I came across a headline from the Daily Monitor reading, School Stuck with 700 Chicken raised by Students and it immediately got my face beaming with joy.
In a previous post on this blog, I stated, “The introduction of the Competence Based Curriculum (CBC) in Uganda is one of the greatest highlights the NRM regime can pride in. This is a curriculum that emphasizes what learners are expected to do rather than mainly focusing on what they are expected to know. In principle, such a curriculum is learner-centered and adaptive to the changing needs of students, teachers, and society.”
Upon learning that schools are now grappling with what to do with what the students are producing as they get skilled, I come to the realization that this is a much better problem to have.
For long our society has been blinded that for an individual to become productive, they have to first complete their studies in a University.
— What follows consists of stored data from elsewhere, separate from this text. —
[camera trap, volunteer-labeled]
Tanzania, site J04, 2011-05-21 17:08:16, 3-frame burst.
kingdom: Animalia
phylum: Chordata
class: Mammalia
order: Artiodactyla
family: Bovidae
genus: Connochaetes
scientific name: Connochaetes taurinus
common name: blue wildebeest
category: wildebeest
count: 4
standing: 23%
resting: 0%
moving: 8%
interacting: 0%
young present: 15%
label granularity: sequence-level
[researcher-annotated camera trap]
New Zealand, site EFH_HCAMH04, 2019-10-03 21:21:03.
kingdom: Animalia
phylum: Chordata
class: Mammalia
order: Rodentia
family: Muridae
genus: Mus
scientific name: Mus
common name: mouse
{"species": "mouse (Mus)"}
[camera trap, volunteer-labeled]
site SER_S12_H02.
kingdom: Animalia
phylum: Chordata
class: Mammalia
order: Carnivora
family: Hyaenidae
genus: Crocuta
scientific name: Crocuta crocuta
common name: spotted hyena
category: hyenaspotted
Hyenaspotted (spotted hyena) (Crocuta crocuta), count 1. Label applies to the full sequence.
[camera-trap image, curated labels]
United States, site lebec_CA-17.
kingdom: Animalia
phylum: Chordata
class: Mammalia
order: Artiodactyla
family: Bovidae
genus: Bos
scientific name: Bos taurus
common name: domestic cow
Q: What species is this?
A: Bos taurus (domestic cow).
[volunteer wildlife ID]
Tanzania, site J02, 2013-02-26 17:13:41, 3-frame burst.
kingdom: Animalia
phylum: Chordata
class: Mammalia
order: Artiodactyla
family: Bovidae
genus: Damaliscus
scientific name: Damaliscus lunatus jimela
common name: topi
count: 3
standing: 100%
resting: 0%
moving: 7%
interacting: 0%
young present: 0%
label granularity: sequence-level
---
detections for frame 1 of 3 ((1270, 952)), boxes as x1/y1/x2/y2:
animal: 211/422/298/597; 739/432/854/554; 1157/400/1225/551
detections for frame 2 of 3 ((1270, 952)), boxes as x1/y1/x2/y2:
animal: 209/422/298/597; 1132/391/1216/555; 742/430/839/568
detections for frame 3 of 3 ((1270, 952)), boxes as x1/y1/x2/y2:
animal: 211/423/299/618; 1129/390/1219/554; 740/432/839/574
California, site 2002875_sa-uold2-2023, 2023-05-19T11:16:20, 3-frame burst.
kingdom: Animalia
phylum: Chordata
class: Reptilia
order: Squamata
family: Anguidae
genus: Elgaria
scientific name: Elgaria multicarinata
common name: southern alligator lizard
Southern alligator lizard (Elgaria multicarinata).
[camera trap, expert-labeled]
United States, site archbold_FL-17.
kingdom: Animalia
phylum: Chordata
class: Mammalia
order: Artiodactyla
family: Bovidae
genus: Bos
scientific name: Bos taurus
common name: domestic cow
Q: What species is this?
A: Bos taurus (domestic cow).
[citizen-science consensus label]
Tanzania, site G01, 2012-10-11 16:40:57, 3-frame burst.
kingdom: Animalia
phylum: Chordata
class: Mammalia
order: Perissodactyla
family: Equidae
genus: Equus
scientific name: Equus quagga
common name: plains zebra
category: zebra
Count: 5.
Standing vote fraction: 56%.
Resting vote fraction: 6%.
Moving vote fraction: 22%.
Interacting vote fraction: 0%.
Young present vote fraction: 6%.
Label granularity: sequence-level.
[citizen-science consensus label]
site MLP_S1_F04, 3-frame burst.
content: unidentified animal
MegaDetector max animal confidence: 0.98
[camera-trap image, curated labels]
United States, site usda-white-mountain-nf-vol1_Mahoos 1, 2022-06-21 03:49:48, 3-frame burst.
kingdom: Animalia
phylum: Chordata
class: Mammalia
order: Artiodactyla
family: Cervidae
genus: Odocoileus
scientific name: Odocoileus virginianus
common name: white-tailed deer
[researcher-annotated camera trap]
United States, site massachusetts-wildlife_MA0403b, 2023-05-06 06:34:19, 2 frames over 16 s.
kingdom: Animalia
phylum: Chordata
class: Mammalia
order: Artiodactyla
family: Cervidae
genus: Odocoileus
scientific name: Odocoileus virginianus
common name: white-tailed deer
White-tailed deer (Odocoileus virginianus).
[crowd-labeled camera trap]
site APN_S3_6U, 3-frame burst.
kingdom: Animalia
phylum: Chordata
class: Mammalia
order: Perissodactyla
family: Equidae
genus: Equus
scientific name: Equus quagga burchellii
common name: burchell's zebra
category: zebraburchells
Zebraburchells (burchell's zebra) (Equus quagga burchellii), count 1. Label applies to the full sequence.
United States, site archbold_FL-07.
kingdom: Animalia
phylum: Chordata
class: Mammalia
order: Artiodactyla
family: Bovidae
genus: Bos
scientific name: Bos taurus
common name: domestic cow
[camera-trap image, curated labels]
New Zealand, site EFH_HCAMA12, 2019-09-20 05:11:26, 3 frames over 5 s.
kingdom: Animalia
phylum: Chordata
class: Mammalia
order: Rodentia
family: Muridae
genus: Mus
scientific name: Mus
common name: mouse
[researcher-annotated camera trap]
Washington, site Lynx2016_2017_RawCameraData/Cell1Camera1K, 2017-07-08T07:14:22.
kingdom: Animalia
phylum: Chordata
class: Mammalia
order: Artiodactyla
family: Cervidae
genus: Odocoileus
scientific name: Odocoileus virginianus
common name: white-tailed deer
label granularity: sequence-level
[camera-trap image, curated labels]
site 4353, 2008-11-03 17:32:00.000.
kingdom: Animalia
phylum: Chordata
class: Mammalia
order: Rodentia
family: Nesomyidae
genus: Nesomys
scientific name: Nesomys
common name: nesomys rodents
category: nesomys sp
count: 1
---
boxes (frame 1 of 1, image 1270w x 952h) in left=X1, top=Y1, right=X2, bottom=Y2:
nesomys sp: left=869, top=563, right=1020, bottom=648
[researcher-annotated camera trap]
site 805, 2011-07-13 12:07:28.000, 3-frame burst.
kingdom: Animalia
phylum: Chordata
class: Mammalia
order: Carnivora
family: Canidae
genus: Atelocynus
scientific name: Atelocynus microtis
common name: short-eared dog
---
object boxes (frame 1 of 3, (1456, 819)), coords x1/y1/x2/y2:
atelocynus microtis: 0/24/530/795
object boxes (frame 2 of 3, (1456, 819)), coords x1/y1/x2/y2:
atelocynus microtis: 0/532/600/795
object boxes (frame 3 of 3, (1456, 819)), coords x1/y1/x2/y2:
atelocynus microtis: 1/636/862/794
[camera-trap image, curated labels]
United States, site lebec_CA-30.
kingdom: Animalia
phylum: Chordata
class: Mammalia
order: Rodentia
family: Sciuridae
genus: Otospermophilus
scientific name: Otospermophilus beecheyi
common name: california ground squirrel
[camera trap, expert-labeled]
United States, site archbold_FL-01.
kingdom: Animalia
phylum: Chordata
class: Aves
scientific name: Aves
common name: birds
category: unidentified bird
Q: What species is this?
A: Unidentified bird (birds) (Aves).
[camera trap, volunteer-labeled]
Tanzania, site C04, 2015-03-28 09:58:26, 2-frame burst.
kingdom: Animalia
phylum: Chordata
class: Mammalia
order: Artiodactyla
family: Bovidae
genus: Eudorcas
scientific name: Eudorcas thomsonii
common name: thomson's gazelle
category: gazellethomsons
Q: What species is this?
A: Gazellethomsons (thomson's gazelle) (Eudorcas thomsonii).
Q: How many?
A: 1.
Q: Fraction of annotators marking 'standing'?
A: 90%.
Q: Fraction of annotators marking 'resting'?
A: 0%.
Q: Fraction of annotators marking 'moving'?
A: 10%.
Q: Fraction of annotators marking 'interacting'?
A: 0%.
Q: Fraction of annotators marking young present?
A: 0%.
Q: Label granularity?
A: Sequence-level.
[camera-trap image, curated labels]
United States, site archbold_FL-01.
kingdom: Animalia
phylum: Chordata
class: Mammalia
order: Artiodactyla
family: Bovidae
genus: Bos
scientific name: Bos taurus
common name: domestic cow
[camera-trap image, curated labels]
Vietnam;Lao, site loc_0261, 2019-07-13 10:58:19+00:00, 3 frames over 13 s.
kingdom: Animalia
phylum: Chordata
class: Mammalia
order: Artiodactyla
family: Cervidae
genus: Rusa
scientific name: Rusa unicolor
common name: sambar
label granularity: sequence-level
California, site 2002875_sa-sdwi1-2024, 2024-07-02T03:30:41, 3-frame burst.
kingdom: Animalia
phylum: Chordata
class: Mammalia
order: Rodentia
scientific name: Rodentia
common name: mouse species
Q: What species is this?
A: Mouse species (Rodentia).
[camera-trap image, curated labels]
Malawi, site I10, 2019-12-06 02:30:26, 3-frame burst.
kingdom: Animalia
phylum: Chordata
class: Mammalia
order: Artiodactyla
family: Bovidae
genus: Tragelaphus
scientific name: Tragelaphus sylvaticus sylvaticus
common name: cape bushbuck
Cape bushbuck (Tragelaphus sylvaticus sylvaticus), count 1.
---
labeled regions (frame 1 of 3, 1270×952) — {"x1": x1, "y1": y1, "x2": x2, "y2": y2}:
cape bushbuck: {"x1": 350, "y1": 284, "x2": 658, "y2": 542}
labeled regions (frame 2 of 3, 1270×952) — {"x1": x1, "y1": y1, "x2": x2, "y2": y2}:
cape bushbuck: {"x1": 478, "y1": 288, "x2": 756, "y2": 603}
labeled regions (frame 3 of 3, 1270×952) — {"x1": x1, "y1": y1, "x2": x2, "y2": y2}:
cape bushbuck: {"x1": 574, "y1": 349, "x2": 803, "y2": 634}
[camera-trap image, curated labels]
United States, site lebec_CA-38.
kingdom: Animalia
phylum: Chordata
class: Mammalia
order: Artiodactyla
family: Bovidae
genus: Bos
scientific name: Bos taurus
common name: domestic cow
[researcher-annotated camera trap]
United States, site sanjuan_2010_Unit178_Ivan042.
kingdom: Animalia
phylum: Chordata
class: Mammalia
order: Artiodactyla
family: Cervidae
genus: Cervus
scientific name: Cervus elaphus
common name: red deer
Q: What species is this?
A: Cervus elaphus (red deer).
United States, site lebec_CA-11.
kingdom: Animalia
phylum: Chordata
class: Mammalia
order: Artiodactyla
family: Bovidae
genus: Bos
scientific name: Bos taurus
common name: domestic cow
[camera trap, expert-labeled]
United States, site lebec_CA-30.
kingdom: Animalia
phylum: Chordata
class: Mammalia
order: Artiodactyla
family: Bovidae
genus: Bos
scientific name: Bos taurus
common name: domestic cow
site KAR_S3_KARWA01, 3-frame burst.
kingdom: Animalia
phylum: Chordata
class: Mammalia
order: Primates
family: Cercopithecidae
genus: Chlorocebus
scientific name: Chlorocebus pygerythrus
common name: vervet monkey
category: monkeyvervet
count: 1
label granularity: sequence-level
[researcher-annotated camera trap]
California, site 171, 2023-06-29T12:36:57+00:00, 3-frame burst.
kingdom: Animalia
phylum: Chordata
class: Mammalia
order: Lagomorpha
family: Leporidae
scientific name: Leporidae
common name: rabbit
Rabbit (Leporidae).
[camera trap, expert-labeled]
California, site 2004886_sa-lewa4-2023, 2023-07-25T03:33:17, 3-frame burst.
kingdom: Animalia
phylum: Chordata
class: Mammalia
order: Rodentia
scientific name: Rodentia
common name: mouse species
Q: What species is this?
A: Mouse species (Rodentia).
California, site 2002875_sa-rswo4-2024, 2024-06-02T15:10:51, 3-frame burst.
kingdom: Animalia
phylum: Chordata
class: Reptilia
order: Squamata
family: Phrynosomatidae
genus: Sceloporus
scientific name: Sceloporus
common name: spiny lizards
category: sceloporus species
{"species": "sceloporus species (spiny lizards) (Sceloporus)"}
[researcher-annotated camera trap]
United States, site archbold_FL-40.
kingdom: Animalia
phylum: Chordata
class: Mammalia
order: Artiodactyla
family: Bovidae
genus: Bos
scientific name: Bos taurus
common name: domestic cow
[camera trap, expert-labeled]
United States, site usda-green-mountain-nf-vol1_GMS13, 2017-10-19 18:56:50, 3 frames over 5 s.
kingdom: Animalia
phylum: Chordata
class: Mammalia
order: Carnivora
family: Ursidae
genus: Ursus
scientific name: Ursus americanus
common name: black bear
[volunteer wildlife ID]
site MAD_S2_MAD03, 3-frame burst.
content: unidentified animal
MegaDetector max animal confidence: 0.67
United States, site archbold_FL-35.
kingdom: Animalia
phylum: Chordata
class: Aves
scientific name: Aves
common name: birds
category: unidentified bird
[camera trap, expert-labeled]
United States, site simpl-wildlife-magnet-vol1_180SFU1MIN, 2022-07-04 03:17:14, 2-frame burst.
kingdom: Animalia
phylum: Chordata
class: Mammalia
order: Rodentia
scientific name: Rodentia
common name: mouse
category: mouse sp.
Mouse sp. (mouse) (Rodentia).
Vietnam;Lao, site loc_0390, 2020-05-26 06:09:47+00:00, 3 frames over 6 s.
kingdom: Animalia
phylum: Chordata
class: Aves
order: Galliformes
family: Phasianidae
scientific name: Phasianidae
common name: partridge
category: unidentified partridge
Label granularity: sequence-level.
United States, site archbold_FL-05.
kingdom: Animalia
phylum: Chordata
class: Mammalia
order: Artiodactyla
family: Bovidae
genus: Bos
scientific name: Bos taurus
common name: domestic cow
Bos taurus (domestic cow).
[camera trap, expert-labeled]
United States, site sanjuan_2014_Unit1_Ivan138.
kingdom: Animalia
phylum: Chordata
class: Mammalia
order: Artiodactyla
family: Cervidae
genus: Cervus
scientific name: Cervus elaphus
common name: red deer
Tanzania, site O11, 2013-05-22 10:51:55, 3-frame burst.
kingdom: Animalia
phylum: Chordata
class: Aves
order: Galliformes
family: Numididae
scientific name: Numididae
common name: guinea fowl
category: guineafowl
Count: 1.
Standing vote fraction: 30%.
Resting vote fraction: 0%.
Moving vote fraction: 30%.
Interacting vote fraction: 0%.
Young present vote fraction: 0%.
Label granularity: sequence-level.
This slowly but surely over the years begun fostering the output of useless graduates who were seemingly highly accomplished theoretically but with little or no practical skills to boast of.
Finding a post university youth today and asking them what they are ready to do will very often elicit the response, “Anything.”
For schools finding themselves in a similar predicament like Kojja Senior Secondary School, I advise that it is time to integrate these skills building activities within their setup into self sustaining enterprises.
I am sure they do not need Government clearance to engage in commercial activities of this kind. What they need to do, just in case they lack internal capacity is to take on a Business Development official who can plan for these enterprises and ensure continuity even during the holiday seasons.
One case study I would like to see happen is Busoga College Mwiri. With nearly a square mile of land that is largely lying idle, the school has the potential to undertake numerous student supported activities like Chicken, Goat, Cow, Pig and Rabbit rearing. The school could also undertake horticulture and grow various vegetables and spices. All these could be branded with the School brand like Mwiri Eggs, Mwiri Chicken, Mwiri Beef, Mwiri Milk/Yoghurt, Mwiri Cabbage, Mwiri Lettuce, Mwiri Spices etc. All these can be retailed through supermarkets and shops in the Jinja and Bugembe areas thereby offering a much needed income stream that could also directly benefit the participating students.
So, for this school claiming to be stuck with 700 chicken, and others out there in a similar boat, my advice is that they start looking at their students as productive individuals who can add value as they scale their way through the education ranks.
At a personal level, I have been very impressed by my son in Senior 1 who ever since first term holidays has exhibited a knack for getting solutions to problems at home. The minute he landed at home this December holiday, he noticed the high charcoal consumption and immediately embarked upon making charcoal briquettes. He found some damaged section of an external tap and tasked me to purchase cement in order for him to embark on the repairs (a job I was planning to pay a handyman to do). Now this is what we call skills development from an early phase in life.
Such abilities once engrained in these learners at an early stage will guarantee them to be productive even if they dropped out of school during O Level. This is a stark contrast with the approach my generation took through studies. As a result, the beneficiaries of this new curriculum are likely to discover themselves much earlier than we their parents did.
For those that see only flaws in the implementation of the new curriculum, it is time you took a step back and appreciated some of the early victories it is scoring.